Belize- Western Highway Trip

The next day we got back in the truck and headed west along the second of the paved roads in Belize, the western highway. Our plan for the day was to drive the 78 miles through the Cayo District almost to within a few miles of the border of Guatemala, stopping somewhere along the way for lunch but returning back to Belize City before dark.


The initial part of the Western Highway looked a lot like that of the Northern Highway—a lot of shrub interspersed every once in a while with a house or collection of houses, most of which weren’t in great condition. We also passed lots of dogs trotting along the side of the road, looking thin but very happy. Dogs seem to be everywhere in Belize. A while more and we began to see the Maya Mountains in the distance and the countryside became more green. As we made our way toward the turn for Belmopan, the capital of Belize, orange groves and cattle pastures began to appear.


On the Western Highway, you really don’t see much of Belmopan. If we hadn’t been paying attention to find the turn off for the next day’s trip, we probably wouldn’t have known we’d gone through it. But as we got closer and closer to the sistercities of Santa Elena and San Ignacio, we began to see signs for hotels, restaurants, and spas (though none of them were visible from the road).


Once we entered Santa Elena, we started looking for the “temporary” wooden bridge that would take us across the Macal River. We missed it the first time, but eventually doubled back and found the turnoff for it.

Once we drove through San Ignatio, we started looking for the turnoff that would take us to Xunantunich. Once we found it, we pulled along the side of the road to wait our turn and cross the Mopan River.

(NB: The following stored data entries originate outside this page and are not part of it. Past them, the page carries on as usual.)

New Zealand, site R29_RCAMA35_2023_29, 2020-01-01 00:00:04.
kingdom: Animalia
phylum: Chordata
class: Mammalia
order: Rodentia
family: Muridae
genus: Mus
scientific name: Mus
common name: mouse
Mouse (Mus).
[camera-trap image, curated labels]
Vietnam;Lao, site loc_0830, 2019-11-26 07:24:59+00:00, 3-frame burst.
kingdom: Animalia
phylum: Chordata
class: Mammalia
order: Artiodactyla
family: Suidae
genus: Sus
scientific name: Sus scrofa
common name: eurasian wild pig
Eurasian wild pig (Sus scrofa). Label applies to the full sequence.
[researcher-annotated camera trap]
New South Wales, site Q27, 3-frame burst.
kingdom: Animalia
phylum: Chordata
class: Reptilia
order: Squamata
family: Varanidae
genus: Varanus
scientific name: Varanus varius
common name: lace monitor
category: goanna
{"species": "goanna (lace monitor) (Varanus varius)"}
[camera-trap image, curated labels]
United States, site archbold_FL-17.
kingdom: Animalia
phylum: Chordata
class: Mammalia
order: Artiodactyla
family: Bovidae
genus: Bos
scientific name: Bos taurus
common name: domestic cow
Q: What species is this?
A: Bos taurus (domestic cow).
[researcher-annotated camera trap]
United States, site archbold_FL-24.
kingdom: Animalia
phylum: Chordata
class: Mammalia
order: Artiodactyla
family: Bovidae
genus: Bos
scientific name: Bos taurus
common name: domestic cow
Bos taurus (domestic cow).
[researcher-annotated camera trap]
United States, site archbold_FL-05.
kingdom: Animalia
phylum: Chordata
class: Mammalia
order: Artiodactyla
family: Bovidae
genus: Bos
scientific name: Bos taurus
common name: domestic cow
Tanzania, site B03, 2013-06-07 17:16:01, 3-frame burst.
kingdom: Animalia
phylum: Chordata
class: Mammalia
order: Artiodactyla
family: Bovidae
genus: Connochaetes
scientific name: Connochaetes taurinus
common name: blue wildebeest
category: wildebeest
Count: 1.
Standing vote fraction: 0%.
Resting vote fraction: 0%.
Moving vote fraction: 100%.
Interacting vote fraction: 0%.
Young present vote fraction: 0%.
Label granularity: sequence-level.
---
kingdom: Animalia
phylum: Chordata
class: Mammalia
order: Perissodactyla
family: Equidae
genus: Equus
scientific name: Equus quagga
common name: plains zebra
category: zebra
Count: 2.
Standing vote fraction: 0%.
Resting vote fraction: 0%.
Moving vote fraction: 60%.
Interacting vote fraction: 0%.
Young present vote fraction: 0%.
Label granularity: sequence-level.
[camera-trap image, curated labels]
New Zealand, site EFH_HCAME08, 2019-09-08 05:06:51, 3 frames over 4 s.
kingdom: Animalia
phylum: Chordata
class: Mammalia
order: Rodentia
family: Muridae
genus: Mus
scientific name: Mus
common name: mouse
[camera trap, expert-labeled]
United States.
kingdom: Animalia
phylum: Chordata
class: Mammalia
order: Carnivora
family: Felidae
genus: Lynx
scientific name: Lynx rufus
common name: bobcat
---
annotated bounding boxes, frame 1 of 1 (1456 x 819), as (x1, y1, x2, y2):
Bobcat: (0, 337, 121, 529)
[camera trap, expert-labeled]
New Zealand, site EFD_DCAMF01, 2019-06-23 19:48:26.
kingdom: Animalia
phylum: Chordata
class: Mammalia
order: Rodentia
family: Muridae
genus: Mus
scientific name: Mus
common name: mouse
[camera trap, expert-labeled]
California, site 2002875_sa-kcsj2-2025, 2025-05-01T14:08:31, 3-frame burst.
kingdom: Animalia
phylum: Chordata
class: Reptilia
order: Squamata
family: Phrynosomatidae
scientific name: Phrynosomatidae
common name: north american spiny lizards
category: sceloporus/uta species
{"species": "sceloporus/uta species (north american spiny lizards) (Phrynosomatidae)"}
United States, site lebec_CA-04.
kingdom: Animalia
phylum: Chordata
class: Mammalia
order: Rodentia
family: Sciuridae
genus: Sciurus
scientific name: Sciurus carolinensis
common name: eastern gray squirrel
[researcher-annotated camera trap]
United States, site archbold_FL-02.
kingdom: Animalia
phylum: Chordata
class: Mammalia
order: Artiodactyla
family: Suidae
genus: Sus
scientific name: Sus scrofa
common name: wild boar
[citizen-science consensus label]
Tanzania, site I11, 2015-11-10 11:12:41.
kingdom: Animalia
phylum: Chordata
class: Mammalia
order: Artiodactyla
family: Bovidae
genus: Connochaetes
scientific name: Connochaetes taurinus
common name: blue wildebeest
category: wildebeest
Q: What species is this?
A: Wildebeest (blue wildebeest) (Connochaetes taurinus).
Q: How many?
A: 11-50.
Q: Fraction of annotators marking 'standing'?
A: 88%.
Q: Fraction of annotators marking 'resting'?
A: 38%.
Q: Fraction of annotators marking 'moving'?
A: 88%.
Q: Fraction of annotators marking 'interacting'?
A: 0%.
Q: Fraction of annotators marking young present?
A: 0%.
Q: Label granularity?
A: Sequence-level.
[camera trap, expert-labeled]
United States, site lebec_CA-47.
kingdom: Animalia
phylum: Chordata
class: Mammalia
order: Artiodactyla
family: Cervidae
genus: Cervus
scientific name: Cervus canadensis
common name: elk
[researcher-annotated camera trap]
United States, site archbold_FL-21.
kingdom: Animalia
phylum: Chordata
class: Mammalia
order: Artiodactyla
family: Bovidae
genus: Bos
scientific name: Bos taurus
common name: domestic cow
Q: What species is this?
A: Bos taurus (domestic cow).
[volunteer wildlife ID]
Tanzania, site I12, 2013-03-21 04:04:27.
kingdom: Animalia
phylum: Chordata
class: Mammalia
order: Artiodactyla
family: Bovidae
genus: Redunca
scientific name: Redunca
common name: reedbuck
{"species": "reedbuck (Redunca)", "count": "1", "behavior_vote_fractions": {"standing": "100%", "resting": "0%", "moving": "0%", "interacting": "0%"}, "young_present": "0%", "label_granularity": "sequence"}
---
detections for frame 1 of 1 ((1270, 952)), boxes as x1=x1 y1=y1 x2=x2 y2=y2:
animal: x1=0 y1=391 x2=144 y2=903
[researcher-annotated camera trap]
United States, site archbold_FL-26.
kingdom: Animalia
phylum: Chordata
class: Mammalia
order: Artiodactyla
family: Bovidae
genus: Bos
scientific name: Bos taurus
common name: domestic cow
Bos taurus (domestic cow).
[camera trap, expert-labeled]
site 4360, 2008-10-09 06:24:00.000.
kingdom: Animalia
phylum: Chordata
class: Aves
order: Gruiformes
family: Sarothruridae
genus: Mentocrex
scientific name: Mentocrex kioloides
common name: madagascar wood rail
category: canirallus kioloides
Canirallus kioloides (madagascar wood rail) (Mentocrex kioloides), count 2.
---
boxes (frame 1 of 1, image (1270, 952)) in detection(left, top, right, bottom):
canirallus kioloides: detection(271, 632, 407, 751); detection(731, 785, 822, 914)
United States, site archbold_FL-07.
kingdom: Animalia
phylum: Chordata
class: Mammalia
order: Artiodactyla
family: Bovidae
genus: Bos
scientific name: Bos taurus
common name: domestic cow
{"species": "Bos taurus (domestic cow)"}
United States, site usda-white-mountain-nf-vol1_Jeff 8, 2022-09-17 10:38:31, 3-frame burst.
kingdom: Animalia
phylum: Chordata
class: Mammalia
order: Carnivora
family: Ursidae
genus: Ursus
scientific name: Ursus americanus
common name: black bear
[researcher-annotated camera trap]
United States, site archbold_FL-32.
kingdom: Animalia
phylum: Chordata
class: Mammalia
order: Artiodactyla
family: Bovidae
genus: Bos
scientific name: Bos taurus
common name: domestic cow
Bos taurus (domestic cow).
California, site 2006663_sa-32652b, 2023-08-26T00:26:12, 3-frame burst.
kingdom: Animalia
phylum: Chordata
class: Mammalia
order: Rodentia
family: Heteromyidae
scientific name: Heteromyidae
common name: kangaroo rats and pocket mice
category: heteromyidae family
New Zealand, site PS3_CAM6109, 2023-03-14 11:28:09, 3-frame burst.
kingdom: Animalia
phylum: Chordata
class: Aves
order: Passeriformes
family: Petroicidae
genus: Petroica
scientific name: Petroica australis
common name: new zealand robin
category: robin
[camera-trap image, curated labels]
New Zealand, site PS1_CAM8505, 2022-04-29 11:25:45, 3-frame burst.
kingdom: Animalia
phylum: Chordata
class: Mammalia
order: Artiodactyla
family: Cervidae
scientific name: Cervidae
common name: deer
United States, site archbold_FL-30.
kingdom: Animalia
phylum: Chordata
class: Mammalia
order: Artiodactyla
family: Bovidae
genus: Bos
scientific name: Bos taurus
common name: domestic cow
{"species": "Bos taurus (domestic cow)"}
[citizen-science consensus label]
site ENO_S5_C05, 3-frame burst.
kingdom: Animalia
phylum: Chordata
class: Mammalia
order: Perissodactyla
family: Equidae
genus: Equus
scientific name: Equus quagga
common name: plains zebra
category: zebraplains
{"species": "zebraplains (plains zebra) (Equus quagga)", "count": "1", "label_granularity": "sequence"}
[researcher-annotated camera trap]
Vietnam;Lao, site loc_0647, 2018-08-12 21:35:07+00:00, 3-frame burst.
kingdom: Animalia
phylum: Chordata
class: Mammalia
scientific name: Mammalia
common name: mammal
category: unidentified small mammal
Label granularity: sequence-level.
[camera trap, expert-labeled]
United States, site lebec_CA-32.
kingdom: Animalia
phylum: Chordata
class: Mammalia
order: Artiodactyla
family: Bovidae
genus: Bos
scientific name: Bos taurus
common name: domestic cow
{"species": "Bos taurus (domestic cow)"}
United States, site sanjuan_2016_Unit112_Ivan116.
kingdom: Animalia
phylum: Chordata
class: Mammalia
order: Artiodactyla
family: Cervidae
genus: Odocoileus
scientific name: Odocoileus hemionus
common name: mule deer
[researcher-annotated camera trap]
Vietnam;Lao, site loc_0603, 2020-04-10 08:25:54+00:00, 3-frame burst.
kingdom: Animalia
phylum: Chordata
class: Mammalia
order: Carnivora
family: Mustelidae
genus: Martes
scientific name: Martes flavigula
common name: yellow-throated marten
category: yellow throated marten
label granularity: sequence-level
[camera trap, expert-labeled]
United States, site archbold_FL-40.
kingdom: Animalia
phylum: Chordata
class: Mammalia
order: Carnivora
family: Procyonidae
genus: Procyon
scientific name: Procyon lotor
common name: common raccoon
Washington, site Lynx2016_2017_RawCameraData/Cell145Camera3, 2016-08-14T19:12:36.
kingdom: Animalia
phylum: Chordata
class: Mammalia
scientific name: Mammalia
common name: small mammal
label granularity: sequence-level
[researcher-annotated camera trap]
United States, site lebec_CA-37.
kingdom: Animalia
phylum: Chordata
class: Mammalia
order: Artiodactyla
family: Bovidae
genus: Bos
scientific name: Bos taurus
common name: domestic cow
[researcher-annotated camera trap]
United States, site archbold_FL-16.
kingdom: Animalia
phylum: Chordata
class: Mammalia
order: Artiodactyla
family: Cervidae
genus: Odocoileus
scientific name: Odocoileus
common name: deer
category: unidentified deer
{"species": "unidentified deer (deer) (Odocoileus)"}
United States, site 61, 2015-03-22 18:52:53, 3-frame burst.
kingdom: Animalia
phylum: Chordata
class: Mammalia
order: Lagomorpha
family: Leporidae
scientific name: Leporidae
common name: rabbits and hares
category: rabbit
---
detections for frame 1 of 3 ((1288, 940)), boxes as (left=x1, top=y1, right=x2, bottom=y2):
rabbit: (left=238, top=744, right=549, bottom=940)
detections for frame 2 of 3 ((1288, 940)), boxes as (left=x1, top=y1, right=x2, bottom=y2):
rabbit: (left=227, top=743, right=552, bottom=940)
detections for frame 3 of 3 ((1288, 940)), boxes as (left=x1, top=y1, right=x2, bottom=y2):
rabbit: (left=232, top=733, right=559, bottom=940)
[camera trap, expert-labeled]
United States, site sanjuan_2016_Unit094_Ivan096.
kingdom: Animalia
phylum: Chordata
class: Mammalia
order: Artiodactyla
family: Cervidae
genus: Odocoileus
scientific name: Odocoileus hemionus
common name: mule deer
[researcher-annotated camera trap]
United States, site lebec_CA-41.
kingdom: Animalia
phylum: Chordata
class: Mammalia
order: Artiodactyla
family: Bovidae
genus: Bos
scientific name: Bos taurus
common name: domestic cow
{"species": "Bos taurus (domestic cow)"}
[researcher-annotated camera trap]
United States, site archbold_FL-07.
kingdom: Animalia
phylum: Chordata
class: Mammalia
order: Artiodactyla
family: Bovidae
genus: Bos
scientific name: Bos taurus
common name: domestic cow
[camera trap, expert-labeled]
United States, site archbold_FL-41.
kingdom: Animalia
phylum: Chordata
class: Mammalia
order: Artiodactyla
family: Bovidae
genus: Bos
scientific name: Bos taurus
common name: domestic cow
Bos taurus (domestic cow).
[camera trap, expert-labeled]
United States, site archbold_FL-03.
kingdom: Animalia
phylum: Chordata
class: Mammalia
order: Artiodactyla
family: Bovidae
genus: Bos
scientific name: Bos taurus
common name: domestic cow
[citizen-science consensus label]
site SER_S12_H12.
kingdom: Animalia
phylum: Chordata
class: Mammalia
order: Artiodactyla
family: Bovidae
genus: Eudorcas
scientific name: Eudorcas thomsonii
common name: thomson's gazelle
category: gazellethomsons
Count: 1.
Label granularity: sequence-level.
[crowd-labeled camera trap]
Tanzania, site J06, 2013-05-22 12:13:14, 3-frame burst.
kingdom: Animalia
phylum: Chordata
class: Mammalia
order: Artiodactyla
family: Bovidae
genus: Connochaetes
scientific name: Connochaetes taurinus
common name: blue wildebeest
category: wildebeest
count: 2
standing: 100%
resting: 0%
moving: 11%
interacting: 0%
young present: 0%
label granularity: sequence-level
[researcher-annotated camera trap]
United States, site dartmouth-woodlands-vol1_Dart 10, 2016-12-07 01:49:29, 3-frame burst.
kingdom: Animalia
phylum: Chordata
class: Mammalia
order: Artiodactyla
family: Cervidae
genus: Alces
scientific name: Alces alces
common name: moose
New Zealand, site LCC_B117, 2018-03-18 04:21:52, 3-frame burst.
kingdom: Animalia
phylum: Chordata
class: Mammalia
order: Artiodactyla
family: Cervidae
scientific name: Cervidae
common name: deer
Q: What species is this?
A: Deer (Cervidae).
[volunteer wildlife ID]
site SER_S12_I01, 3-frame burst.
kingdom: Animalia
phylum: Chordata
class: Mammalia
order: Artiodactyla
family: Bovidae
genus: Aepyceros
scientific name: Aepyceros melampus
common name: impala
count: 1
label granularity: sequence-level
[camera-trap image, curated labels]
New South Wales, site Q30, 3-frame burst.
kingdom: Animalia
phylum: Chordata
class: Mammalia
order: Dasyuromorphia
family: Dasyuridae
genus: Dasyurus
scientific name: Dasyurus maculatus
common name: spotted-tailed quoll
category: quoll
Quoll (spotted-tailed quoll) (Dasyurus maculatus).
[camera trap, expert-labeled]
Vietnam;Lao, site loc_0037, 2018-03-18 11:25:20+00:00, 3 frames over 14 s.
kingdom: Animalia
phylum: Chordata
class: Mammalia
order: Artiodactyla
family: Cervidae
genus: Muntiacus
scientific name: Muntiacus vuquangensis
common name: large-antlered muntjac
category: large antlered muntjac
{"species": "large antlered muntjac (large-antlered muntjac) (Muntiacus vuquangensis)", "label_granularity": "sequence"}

The only way across it is a hand-cranked ferry that can carry two vehicles at a time. Once across we drove up the steep hills leading to Xunantunich.


The buildings there were a lot like those at Altun Ha, only taller. Most of them were constructed some time between 700 and 900 CE, despite the fact that the area was occupied as early as 1000 BCE. Archaeologists think that, as buildings such as Altun Ha lost people, other city-states like Xunantunich ("Stone Woman") grew to fill the void. The largest of the pyramids, the Castillo, had thirteen doorways (for the thirteen levels of heaven in Maya belief?) and seven terraces and was decorated with a stucco frieze that guidebooks said originally wentall the way around the entire temple. As we looked at what was left of the buildings, it was hard to imagine them and the courtyards covered with plaster and painted yellow, blue, or red. I found myself wishing that for a model that showed what scholars think the building must have looked like during its height.

After taking the ferry back over the Mopan, we wove our way back to Belize City.



The beginning of the return trip took us through a different part of San Ignacio because the bridge going over the Macal River on the trip east is a high suspension bridge, the Hawkesworth.